Two Spin System: Canonical Ensemble

We calculate:

\[Z = \frac{N\epsilon}{e^{\frac{\epsilon}{T}} + 1}\]
\[\langle E \rangle = \frac{N \epsilon}{e^{\frac{\epsilon}{T}} + 1}\]

Note that this agrees with the same result obtained from the microcanonical ensemble after a Legendre transform.

Classical Harmonic Oscillator

Microcanonical ensemble

\(1 = \int d^{6N}\mu \rho = C'\cdot A\), for \(A=\int_{E \leq \sum_{i}^{3N}\frac{p_i^2}{2m}+\frac{kq_i^2}{2}\leq E+\delta E} dq_1...q_n,p_1...p_n\)

To evaluate this integral, we can note that for \(\tilde{\Omega}(E)=\int_{\sum_{i}^{3N}\frac{p_i^2}{2m}+\frac{kq_i^2}{2}\leq E} dq_1...q_n,p_1...p_n\), we have that \(A=\tilde{\Omega}(E+\delta E)-\tilde{\Omega}(E)\).

\(\tilde{\Omega}(E)\) is can be obtained by the formula for the volume of a sphere, and a change of variables to \((\frac{p_1}{\sqrt{m}}...\frac{p_n}{\sqrt{m}},\sqrt{k}q_1...\sqrt{k}q_n)\), which incurs a Jacobian determinant of \((\frac{m}{k})^{\frac{3N}{2}}\). In particular:

\[\tilde{\Omega}(E) = \int_{\sum_{i}^{3N}(\frac{p_i}{\sqrt{m}})^2+(\sqrt{k}q_i)^2\leq 2E} dq_1...dq_n,dp_1...dp_n = (\frac{m}{k})^{\frac{3N}{2}} \int_{\sum_{i}^{3N}(\frac{p_i}{\sqrt{m}})^2+(\sqrt{k}q_i)^2\leq 2E} d\frac{p_1}{\sqrt{m}}...d\frac{p_n}{\sqrt{m}},d\sqrt{k}q_1...d\sqrt{k}q_n = (\frac{m}{k})^{\frac{3N}{2}} Sph(6N,\sqrt{2E})\]
\[=\sqrt{\frac{m}{k}}^{3N}\frac{\pi^{3N}(2E)^{3N}}{\Gamma(3N+1)}\]

So in the limit of small \(\Delta E\), we have that \(\frac{A}{\Delta E}=\frac{\partial A}{\partial E} = \sqrt{\frac{m}{k}}^{3N}\frac{\pi^{3N}(2E)^{3N}}{\Gamma(3N+1)}=\frac{6N\sqrt{\frac{m}{k}}^{3N}\pi^{3N}(2E)^{3N-1}}{\Gamma(3N+1)}\)

Then, again in the limit of small \(\Delta E\), \(C'=\frac{1}{\Delta E}\frac{\Gamma(3N+1)}{6N\sqrt{\frac{m}{k}}^{3N}\pi^{3N}(2E)^{3N-1}}\)

Canonical ensemble

Let's consider a single, 1D classical harmonic oscillator. I use \(\mu\) to denote a point in phase space, with coordinates \((p,q)\). Assume units where \(k_B\) is \(1\).

\[H(q,p)=\frac{p^2}{2m}+\frac{kq^2}{2}\]
\[Z = \int e^{-\beta H(\mu)}d\mu = \left(\int_{\RR} dp e^{-\beta T(p)}\right)\cdot\left( \int_{\RR} e^{-\beta V(q)} \right) = \sqrt{\frac{2m\pi}{\beta}}\cdot \sqrt{\frac{2\pi}{\beta k}} = \frac{2\pi}{\omega\beta}\]

where \(\omega\) is \(\sqrt{\frac{k}{m}}\), which is the frequency of the oscillator.

So \(E = -\frac{\partial \log Z(\beta)}{\partial\beta} = \frac{1}{\beta} \Rightarrow E = T\)

This means that for any spring constant, the oscillator is equal to the temperature. This turns out not to be the correct model for nature: it turns out that at low temperatures and high spring constants, heat capacity decreases.

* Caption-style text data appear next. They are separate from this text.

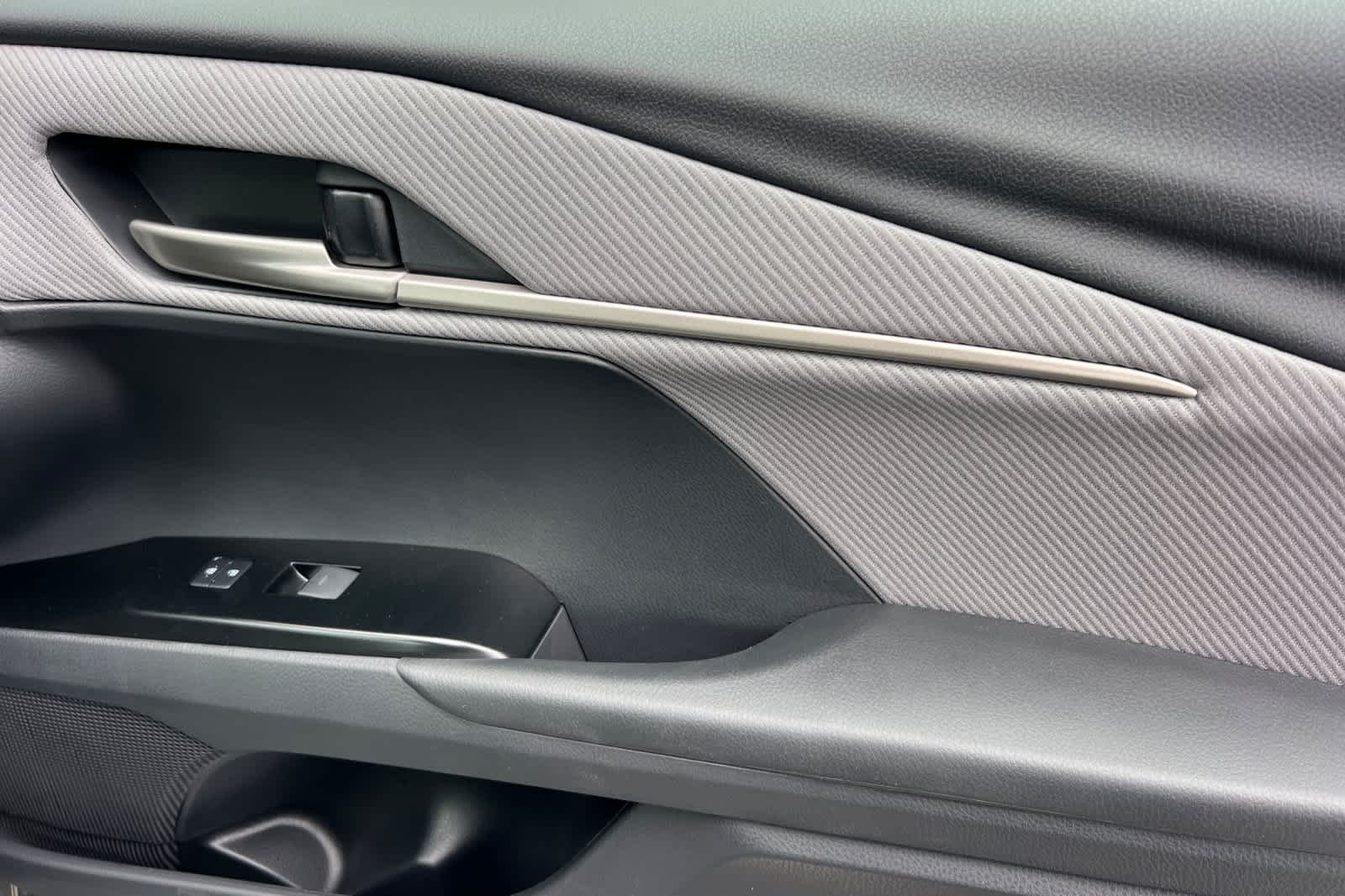 Thumbnail: 2026 Toyota Camry - 18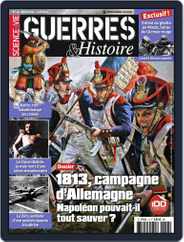 Guerres & Histoires (Digital) Subscription                    June 13th, 2013 Issue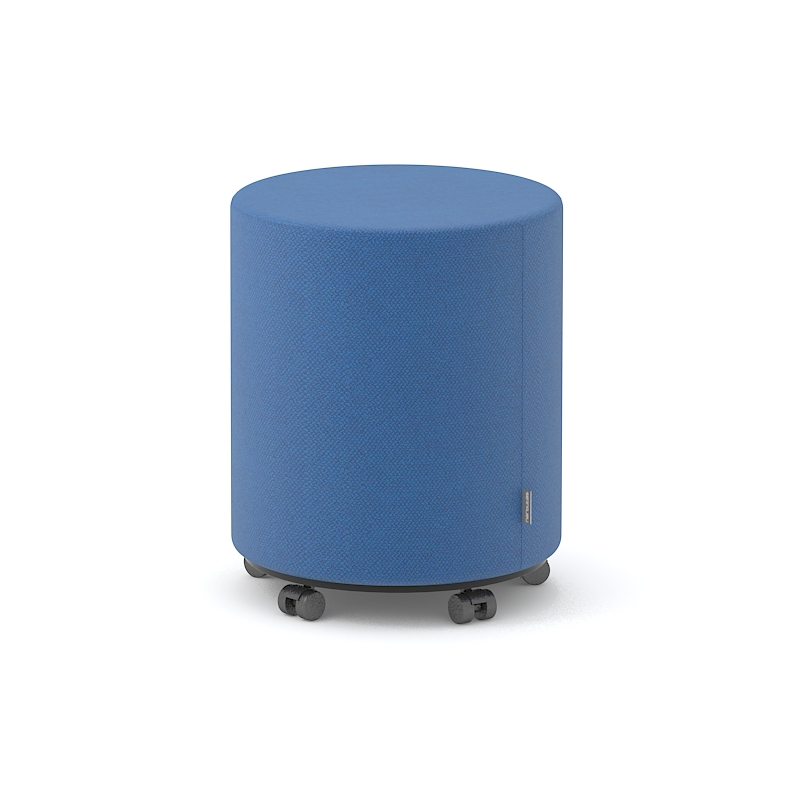 Scaun Pouf Giro Castors - 5.jpg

Explaining this requires quantum mechanics.

Kinetics

Kinetics is the application of actual mechanics to obtain physical behaviors of large systems. So for example, you could take the Maxwell speed distribution of particles in an ideal gas, and look at their collisions with the sides of a box, for example, to work out how much force they should impart, and thus what the pressure is.